Hebatnya lagi, semua produknya akan diberlakukan penjualan gadget tanpa baterai
ini.
Misalnya untuk Samsoeng Galaxy
Mega yang biasanya dijual seharga Rp 4.150.000, saat ini dijual seharga Rp
3.800.000 tanpa baterai. Samsoeng Galaxy Core yang semula dijual seharga Rp
2.550.000, saat ini dijual Rp 2.225.000 tanpa baterai. Dengan penjualan tanpa
baterai ini, tentu saja gadget baru yang dibeli belum bisa dipergunakan sebelum
dilengkapi dengan baterai yang dijual terpisah.

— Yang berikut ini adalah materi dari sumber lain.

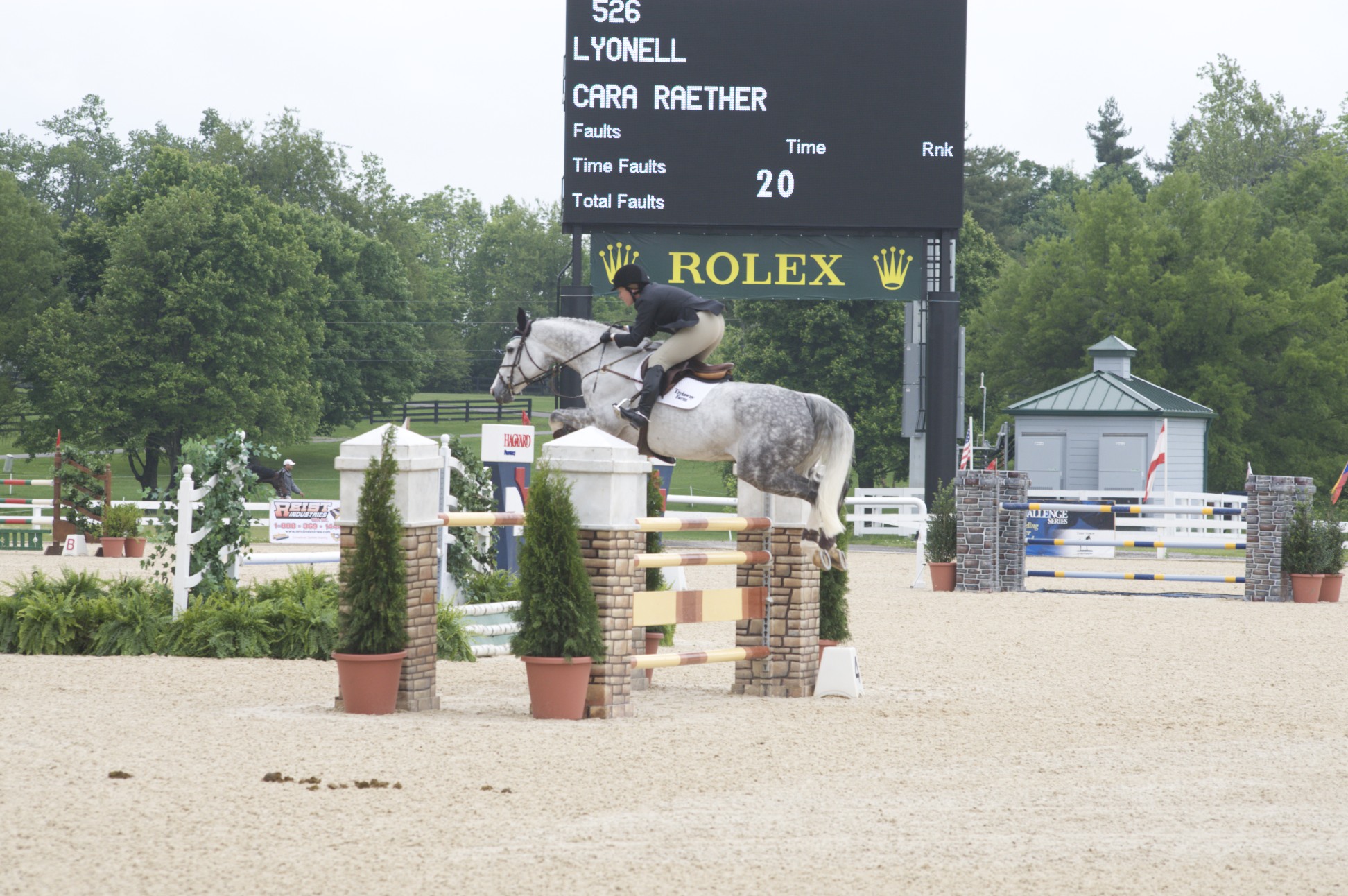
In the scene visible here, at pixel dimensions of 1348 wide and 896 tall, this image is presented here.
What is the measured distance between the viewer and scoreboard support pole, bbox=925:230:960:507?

Samsoeng menjualnya secara
terpisah, dimana baterai untuk type Mega dijual seharga Rp 350.000 dan baterai
untuk type Core dijual seharga Rp 325.000.
Saya menduga bakal banyak
konsumen yang merasa kecewa dengan kebijakan menjual gadget tanpa baterai ini,
karena hakekatnya adalah sama saja. Malah lebih menguntungkan dijual blended
dalam 1 paket karena tak perlu repot-repot membeli secara terpisah.
Hehehe... itu hanya humor.
Semoga pabrikan Samsung tidak melaporkan saya untuk kasus pencemaran nama baik,
karena yang saya kisahkan diatas adalah Samsoeng, bukan Samsung.
Sobat properti, seseorang
bertanya kepada saya; Mana lebih baik mencantumkan harga jual tanpa PPN di
pricelist supaya terkesan murah, atau langsung menambahkan PPN didalam
pricelist dengan konsekwensi terkesan mahal.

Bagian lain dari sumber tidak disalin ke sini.